De Moçambique, há ainda as capulanas comemorativas de Josina Machel que todos os anos aludem à sua memória, a sua poesia e imagens inéditas. A mostra inclui ainda cerca de 30 documentos históricos, entre poemas, manuscritos, jornais da década de 60 do século passado, cartas, cartazes, capulanas e “panu de pinti” (panos africanos) com retratos das heroínas, entre outros.

As heroínas Deolinda Rodrigues entrou para a História de Angola como mártir da luta armada de libertação nacional.
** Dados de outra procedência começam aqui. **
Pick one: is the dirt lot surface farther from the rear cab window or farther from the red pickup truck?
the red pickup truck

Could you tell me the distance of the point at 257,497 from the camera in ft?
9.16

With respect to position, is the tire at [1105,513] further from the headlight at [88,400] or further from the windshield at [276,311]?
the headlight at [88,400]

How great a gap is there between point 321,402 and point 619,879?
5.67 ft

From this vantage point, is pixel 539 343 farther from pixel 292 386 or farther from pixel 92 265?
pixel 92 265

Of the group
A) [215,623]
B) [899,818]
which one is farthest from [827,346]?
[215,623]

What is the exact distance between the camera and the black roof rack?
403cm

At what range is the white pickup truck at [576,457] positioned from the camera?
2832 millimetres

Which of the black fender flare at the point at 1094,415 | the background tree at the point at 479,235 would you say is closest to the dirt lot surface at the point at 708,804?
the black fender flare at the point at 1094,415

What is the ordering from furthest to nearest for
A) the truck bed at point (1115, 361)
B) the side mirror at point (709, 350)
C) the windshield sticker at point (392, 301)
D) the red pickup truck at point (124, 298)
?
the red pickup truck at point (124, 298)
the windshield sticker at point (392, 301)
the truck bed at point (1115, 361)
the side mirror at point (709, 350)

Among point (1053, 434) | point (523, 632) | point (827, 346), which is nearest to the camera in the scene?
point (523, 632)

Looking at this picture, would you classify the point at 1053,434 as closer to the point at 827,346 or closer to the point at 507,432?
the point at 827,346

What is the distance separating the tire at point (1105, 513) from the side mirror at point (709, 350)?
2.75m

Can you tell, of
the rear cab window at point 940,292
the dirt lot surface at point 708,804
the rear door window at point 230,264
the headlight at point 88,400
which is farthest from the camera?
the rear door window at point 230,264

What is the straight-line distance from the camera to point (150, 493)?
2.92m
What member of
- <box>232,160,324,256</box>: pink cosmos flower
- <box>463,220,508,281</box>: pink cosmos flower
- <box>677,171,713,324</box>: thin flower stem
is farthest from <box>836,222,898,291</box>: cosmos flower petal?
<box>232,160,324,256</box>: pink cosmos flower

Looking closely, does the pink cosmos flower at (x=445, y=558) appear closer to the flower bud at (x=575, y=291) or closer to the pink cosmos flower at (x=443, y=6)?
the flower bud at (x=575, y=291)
Mas até à sua morte, aos 28 anos, em 1967, ela foi uma combatente da liberdade, dirigente do movimento revolucionário angolano e activista incansável dos direitos humanos. Esteve sempre na primeira linha no terreno da luta ao lado dos seus camaradas angolanos e teve contactos com figuras de relevo mundial, como Che Guevara, Martin Luther King, o grande líder negro da luta pelos direitos civis nos Estados Unidos e Amílcar Cabral, líder do PAIGC, entre outros.

Deolinda Rodrigues estudou no Brasil, qaue teve de abandonar indo para os Estados Unidos, devido à perseguição da polícia política portuguesa, a PIDE. Josina Machel Foi uma das mais importantes mulheres da História de Moçambique e é por isso considerada ícone nacional. Começou a interessar-se pela causa da independência com a prisão de vários militantes independentistas e como estudante estava integrada em actividades políticas clandestinas que mobilizavam a juventude moçambicana.

Contudo, durante o processo de fuga, o grupo de que fazia parte foi preso pela polícia e Josina e os seus colegas seriam deportados e entregues à PIDE (Polícia Internacional de Defesa do Estado). O dia da sua morte, 7 de Abril, é celebrado anualmente como o Dia da Mulher Moçambicana. Titina Silá Faleceu a 30 de Janeiro de 1973 a caminho do funeral de Amílcar Cabral, líder do PAIGC – Partido Africano para a Independência da Guiné e Cabo-Verde.

Esta coincidência de datas é também coincidência de duas vidas pautadas pela Luta de Libertação Nacional. São ambos combatentes de diferente escala, género e condição social. Mas são os dois representativos daquilo que foi a luta no país, uma causa de todos os guineenses e cabo-verdianos, de união de culturas e pertenças com o justo fim da vitória estratégica.